O Tribunal Regional do Trabalho da 8ª Região (TRT 8), que abrange Pará e Amapá, deu um passo importante para a realização do novo concurso TRT 8. A criação oficial da comissão responsável pelo planejamento do certame foi publicada em portaria no dia 24 de abril de 2026.
Com a equipe interna definida, o próximo desafio será contratar a banca organizadora por meio de dispensa de licitação. A estratégia visa acelerar o processo para que o edital seja lançado antes do vencimento da lista de aprovados do último concurso, previsto para fevereiro de 2027.
Comissão oficializada e funções imediatas
A presidente do TRT 8 nomeou o técnico judiciário Paulo André Pessoa da Silva como líder da comissão. Ao seu lado, atuam as analistas judiciárias Lia Martins Costa e Silva Cruz e Mariane Lima de Sales.
Este grupo ficará responsável por mapear o mercado de organizadoras, realizar consultas e indicar a empresa que apresentar a melhor relação custo-benefício para o tribunal. O processo será feito por dispensa de licitação, prevista para agilizar contratações em situações de prazo curto e interesse público.
A pressa do TRT 8 para realizar o concurso
O edital vigente permite convocar aprovados até o começo de 2027. Após esse período, o tribunal não poderá mais utilizar essa lista, o que pode acarretar em falta de pessoal. Por isso, o TRT 8 acelera a preparação do novo concurso para garantir a continuidade dos serviços aos moradores do Pará e Amapá.
Esse movimento acompanha a tendência de outros tribunais regionais.

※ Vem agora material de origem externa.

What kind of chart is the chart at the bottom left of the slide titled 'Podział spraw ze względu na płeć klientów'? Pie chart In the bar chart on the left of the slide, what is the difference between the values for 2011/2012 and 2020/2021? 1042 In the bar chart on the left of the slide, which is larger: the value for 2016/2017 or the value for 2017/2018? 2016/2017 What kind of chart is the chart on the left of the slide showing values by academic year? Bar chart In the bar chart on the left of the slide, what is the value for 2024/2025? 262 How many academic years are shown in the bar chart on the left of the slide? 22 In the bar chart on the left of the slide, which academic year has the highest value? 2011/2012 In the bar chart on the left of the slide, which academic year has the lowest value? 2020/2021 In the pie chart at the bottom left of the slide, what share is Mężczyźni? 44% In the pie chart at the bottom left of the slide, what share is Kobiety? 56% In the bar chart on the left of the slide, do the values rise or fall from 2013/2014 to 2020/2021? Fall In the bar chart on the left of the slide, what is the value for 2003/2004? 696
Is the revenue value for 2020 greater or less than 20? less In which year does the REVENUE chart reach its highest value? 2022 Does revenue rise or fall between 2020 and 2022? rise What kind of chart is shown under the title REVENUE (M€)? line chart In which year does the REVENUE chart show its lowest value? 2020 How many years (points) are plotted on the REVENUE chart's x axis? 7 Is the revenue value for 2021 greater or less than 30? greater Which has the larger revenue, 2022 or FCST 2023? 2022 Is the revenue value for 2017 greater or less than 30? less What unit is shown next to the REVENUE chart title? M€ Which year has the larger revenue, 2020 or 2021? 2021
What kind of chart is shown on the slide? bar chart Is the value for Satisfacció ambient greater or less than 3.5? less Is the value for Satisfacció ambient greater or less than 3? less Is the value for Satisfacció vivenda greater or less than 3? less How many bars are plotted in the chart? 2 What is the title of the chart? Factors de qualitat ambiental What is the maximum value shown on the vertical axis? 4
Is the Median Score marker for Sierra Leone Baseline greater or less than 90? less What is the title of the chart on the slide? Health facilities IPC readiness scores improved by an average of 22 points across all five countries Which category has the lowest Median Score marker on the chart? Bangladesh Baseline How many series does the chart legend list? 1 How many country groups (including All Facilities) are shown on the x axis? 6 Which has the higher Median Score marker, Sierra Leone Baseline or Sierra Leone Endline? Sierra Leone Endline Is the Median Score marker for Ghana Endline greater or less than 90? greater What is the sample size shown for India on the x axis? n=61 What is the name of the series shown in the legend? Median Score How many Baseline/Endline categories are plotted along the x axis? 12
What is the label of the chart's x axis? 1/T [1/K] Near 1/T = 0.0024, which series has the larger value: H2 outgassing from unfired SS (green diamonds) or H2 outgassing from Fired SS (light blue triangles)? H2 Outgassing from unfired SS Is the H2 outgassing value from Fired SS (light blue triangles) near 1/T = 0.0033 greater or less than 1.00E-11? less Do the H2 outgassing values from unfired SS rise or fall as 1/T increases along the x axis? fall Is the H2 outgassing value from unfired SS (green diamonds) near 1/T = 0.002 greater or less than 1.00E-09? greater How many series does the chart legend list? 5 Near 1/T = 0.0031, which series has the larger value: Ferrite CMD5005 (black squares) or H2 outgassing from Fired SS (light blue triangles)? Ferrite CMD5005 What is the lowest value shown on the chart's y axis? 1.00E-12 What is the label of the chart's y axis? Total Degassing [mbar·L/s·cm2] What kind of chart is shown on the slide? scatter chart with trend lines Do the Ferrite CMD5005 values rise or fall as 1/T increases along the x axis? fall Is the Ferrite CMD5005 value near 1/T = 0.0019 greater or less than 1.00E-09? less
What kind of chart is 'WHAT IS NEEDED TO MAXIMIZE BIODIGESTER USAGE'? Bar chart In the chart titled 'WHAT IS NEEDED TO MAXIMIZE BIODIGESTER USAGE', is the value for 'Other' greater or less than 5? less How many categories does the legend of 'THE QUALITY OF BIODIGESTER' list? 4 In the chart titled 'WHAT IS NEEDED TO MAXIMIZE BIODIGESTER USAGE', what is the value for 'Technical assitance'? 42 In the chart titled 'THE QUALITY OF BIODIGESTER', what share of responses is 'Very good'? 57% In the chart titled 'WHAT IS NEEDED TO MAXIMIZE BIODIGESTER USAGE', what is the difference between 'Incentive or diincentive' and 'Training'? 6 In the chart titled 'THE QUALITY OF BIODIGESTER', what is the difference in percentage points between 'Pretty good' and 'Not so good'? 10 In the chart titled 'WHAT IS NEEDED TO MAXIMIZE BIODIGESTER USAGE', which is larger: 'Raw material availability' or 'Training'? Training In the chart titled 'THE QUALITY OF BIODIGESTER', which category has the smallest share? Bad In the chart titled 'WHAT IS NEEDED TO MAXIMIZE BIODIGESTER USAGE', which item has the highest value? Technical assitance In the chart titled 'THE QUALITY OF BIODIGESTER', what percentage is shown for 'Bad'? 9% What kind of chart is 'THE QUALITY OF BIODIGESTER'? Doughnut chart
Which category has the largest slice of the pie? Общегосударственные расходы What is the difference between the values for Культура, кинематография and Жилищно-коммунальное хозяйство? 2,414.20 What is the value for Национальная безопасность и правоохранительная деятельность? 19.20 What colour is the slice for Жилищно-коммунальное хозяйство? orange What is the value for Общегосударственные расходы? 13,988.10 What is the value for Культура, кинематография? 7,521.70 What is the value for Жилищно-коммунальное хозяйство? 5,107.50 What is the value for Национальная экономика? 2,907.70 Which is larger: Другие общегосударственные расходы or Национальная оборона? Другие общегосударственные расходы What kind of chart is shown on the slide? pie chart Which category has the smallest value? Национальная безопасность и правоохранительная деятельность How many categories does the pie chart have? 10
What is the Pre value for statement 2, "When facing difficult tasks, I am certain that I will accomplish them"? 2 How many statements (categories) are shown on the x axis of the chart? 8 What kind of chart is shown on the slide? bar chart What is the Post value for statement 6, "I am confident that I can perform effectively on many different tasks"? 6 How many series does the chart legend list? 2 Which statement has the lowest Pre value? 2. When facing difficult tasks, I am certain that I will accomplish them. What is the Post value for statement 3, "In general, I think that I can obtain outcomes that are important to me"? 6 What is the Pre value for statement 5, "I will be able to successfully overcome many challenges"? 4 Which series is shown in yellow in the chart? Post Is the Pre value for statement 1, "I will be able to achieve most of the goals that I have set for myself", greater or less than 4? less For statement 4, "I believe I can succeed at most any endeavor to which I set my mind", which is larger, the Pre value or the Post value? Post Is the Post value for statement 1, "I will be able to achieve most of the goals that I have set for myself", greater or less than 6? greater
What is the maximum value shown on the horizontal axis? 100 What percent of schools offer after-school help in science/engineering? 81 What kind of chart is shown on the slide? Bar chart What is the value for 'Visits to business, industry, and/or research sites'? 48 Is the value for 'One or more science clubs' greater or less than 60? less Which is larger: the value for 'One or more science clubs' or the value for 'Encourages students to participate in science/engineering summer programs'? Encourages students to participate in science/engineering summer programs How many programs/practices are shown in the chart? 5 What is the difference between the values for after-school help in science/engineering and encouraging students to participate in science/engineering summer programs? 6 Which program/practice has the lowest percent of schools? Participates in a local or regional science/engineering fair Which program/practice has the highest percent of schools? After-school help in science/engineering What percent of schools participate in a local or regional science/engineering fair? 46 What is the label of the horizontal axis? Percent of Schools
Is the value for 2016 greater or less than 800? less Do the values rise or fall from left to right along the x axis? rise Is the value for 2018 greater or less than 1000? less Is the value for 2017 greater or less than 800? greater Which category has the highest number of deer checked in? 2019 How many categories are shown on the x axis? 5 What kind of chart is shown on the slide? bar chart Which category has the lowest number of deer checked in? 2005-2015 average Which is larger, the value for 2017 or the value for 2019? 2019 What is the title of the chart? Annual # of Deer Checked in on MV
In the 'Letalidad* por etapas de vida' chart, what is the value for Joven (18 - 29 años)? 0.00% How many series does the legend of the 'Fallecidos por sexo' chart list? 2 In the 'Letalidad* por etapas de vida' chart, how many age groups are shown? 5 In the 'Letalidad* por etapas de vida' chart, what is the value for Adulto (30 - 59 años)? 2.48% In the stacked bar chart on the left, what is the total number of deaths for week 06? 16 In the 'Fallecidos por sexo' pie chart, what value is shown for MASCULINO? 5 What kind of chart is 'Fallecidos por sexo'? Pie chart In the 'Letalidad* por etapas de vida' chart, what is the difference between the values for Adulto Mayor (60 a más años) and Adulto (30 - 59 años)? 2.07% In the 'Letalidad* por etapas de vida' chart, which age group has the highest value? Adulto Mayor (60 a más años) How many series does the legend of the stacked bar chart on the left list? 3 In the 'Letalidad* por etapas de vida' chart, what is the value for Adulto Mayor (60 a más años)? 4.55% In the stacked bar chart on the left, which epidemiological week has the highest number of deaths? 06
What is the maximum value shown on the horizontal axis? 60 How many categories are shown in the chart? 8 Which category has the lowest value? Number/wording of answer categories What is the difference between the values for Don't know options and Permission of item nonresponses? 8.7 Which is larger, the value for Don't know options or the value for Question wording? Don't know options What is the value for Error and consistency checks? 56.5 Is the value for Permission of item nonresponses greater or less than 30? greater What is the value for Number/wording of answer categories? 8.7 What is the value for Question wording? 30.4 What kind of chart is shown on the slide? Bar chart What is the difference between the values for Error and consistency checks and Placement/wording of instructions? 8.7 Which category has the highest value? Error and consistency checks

Recentemente, o TRT do Rio Grande do Sul avançou em discussões para inclusão de cotas para grupos minoritários no edital, contemplando pessoas trans, indígenas e quilombolas.
Próximos passos até o lançamento do edital
Após a definição da banca, a comissão negociará detalhes do concurso, como datas das inscrições, conteúdo programático, valor das taxas e cronograma das provas. Essas informações constarão no contrato celebrado com a organizadora e subsidiarão a elaboração do edital.
Embora o tribunal não tenha divulgado datas internas, a expectativa é que o procedimento seja finalizado ainda em 2026. Dessa forma, as provas poderão ocorrer com antecedência suficiente em relação ao encerramento da validade do último certame.
Para quem busca se preparar, é recomendável começar o estudo desde já. Os conteúdos geralmente exigidos para tribunais do trabalho incluem Língua Portuguesa, Direito do Trabalho, Processo do Trabalho, legislação específica e, em alguns cargos, noções de Tecnologia da Informação.
Contexto atual dos concursos em tribunais do trabalho
Enquanto o concurso TRT 8 progride, outros órgãos também movimentam o cenário nacional. No Norte, o Corpo de Bombeiros de Roraima confirmou a escolha da banca IDECAN e deve publicar edital em até um mês. Apesar de não ser tribunal, o certame reforça o mercado aquecido das seleções públicas federativas.
Exemplos municipais como a Prefeitura de Carlos Barbosa (RS) também oferecem vagas com salários atrativos, chegando a R$ 14,4 mil. Esses processos seletivos costumam ajudar os candidatos a manter rotina de estudos entre concursos maiores.
No âmbito estadual, o Banco de Desenvolvimento do Estado do Rio Grande do Sul (Badesul) marcou provas para 26 de abril de 2026, com remunerações que ultrapassam R$ 8,9 mil. O modelo de provas objetiva e discursiva é próximo ao encontrado em tribunais do trabalho.
Além disso, a política de cotas ganha destaque em diversos tribunais. O TRT do Rio Grande do Sul, por exemplo, iniciou estudos para reservar vagas a segmentos historicamente excluídos. Caso o TRT 8 adote algo semelhante, os candidatos devem ficar atentos às mudanças nas regras e documentação exigida.
Vale a pena disputar o concurso TRT 8?
O concurso TRT 8 oferece estabilidade e remuneração competitiva no serviço público, além de jornada equilibrada e oportunidade de crescimento funcional. Com o cronograma previsto para ser concluído até o fim de 2026, quem começar a preparação agora terá mais chance de garantir uma vaga.
Historicamente, o TRT 8 convoca mais aprovados do que o número inicial de vagas, o que é um ponto positivo para os candidatos. A formação da comissão demonstra a seriedade da administração do tribunal para manter o processo alinhado.
Segundo especialistas do EventiOZ, o ideal é mesclar estudo teórico, resolução constante de questões e simulados regulares. Essa combinação fortalece a preparação e ajuda a entender a dinâmica cobrada pelas bancas nos concursos para tribunais trabalhistas.